We don’t live in a police state today. I don’t belong to either the far right wing nor the far left wing – I’m neither an occupier nor a tea partay kind of guy – so I also don’t believe we are even close to slipping into a police state in the near future. I’m not concerned that the government will or ever will use this information to track me down and I am pretty confident that all this data mining will mainly be used only to track down terrorists and to send me unwanted emails. And yet, it bugs me on a visceral level that people are going through my stuff, whatever that ethereal stuff actually is.

Gears of War

The main argument against this cooties feeling about my privacy is that only metadata is being inspected and not actual content. Unfortunately, this seems like a porous boundary to me. To paraphrase Hegel’s overarching criticism of Kant, whenever we draw a line we also necessarily have to cross over it at the same time. From everything I know about software, the only way to gather metadata is to inspect the content in order to generate metadata about it. For instance, when a government computer system listens to phone traffic in order to pick out key words and constellations of words, it still has to listen to all the other words first in order to pick out what it is interested in.

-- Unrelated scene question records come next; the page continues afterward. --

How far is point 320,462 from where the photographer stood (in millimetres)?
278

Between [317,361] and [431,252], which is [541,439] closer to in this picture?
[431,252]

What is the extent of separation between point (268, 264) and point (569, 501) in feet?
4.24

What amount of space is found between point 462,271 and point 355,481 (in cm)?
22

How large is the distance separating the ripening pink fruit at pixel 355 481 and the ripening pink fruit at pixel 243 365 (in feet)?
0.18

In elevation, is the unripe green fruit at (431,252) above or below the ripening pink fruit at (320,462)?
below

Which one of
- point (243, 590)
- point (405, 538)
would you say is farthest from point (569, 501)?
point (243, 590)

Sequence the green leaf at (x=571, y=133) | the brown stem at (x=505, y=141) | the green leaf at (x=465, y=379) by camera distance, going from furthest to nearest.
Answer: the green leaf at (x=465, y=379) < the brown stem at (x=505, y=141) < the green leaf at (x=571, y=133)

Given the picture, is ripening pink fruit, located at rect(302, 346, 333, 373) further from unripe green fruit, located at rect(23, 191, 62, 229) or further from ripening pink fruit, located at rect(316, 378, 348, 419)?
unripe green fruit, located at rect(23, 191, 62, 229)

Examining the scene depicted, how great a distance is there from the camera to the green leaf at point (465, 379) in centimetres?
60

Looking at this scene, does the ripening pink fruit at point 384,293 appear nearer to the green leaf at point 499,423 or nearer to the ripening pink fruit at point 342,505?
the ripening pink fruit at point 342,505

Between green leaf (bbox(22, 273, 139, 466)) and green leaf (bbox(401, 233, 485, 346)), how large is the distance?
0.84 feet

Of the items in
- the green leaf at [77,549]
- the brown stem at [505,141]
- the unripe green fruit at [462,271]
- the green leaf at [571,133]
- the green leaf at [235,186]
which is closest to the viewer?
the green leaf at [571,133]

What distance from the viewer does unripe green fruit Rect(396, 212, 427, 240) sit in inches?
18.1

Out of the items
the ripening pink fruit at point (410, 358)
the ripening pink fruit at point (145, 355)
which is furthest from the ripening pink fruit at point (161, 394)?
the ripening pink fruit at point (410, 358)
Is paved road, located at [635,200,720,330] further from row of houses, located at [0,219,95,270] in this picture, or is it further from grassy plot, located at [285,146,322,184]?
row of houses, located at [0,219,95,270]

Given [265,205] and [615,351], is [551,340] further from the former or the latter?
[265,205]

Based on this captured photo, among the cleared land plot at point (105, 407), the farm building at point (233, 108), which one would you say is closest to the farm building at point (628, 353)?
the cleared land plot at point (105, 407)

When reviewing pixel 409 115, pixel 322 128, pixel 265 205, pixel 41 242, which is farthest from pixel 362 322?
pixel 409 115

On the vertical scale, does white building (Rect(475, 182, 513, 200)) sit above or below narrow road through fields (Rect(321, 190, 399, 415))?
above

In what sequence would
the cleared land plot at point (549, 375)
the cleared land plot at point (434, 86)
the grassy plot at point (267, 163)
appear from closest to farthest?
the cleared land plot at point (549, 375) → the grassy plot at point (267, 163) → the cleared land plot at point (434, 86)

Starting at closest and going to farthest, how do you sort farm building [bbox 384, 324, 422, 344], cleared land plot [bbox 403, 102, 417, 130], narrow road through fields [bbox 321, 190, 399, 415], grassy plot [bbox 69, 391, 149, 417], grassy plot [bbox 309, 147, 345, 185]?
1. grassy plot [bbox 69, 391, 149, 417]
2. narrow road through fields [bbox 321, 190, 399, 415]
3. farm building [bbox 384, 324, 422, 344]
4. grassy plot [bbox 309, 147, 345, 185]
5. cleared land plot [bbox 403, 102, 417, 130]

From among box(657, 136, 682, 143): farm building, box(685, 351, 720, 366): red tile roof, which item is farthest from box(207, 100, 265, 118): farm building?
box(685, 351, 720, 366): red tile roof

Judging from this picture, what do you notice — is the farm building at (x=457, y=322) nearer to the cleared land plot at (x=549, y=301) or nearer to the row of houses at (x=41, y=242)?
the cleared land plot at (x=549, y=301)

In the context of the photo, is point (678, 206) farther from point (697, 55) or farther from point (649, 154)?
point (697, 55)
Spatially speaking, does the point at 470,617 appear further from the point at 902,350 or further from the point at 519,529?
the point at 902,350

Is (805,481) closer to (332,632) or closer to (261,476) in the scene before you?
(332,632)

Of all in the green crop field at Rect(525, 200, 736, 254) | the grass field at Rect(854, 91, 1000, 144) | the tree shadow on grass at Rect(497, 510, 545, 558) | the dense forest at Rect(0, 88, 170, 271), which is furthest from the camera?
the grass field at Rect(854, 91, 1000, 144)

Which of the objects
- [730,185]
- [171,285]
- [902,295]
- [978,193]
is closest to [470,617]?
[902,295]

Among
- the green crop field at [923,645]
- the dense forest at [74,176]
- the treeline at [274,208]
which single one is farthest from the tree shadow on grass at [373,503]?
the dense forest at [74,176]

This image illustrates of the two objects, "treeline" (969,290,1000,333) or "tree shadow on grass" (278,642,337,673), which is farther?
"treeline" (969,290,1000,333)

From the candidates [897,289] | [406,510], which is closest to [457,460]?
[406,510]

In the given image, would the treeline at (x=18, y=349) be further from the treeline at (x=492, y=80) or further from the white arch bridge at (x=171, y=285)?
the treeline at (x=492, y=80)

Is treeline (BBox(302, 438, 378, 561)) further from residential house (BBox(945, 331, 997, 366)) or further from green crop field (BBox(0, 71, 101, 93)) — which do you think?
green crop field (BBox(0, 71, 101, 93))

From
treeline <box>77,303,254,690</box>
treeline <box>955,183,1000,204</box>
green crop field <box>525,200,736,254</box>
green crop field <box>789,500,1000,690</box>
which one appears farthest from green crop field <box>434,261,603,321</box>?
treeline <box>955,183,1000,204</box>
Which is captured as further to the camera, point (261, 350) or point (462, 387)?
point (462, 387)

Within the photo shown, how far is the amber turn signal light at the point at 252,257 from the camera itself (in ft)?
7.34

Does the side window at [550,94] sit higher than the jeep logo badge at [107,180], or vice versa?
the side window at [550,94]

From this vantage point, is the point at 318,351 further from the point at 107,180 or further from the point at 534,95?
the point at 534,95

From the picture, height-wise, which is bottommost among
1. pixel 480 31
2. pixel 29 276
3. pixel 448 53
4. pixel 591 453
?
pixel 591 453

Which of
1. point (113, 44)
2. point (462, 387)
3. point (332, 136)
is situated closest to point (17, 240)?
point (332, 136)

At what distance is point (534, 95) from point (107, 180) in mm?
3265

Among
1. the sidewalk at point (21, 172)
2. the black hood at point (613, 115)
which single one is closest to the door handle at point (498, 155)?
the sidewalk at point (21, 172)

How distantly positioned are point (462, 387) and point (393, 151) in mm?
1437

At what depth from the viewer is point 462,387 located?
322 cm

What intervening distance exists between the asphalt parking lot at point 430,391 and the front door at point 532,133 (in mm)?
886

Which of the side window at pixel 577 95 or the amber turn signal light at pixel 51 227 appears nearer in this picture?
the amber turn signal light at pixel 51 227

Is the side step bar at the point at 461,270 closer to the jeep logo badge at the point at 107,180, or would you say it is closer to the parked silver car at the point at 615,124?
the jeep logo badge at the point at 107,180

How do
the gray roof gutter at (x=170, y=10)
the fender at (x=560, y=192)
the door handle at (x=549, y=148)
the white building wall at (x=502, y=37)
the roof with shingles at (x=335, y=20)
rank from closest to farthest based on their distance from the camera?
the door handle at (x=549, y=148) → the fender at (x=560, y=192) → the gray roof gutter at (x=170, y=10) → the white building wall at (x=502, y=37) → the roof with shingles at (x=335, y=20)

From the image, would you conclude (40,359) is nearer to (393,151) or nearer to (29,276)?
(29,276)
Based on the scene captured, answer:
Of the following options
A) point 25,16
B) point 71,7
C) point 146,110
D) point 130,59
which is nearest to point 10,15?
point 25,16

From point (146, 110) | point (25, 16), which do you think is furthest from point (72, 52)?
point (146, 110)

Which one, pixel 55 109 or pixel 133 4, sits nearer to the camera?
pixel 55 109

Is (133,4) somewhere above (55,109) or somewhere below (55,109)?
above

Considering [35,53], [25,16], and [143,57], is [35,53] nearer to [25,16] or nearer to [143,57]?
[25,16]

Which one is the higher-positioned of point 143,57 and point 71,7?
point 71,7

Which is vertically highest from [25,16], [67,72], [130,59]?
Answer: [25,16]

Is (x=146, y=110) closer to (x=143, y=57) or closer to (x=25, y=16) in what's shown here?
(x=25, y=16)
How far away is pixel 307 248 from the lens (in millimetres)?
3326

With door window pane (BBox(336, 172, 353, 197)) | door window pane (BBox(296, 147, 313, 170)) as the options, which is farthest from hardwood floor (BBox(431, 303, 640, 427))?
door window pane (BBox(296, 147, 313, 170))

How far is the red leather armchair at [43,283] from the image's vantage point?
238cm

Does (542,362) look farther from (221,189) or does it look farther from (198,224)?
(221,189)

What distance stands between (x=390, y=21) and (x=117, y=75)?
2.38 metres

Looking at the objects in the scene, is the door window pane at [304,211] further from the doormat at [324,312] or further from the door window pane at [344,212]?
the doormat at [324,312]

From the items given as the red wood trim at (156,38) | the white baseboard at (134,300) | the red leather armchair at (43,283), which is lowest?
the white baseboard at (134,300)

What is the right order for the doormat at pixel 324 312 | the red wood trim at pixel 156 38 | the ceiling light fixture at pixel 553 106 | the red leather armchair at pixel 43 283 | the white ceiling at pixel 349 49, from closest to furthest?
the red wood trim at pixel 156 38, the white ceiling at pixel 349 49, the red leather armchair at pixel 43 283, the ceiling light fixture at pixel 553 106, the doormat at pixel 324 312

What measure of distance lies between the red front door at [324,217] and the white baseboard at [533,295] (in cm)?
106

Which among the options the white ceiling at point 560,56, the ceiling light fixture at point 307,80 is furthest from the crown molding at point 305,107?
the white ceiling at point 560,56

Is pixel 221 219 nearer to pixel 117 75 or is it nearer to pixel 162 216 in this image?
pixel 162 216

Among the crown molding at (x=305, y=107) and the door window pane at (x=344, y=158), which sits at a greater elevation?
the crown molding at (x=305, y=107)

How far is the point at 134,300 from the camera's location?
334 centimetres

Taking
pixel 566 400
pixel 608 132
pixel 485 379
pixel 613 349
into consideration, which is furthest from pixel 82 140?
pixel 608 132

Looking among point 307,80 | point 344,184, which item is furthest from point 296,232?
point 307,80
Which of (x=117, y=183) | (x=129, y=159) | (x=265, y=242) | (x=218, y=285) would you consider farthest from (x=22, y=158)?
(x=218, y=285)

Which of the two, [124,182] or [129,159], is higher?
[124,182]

Moreover, according to Slate, the data mining being done by PRISM is incredibly broad:

It appears the National Security Agency’s sweeping surveillance is not something only Verizon customers should be concerned about. The agency has also reportedly obtained access to the central servers of major U.S. Internet companies as part of a secret program that involves the monitoring of emails, file transfers, photos, videos, chats, and even live surveillance of search terms.

The semantics of Privacy today, as defined under the regime of the NSA, doesn’t mean no one is listening to what you are saying – it just means no one cares. The best way to protect one’s privacy today is to simply be boring.

At the same time that all these revelations about PRISM were coming out (in fact on the very same day), Microsoft released a brief about privacy concerns around the new Xbox One’s Kinect peripheral. Here’s an attempted explanation of the brief on Windows Phone Central I found particularly fascinating:

A lot of people feared that the Kinect would be able to listen to you when the Xbox One was off. Apparently, when off, the Xbox One is only listening for one command in its low-power state: “Xbox On”. It’s nice to know that you’re in control when the Kinect is on, off or paused. Some games though will require Kinect functionality (again, at the discretion of the game developers/publisher). That’s up to you to play or not play those games.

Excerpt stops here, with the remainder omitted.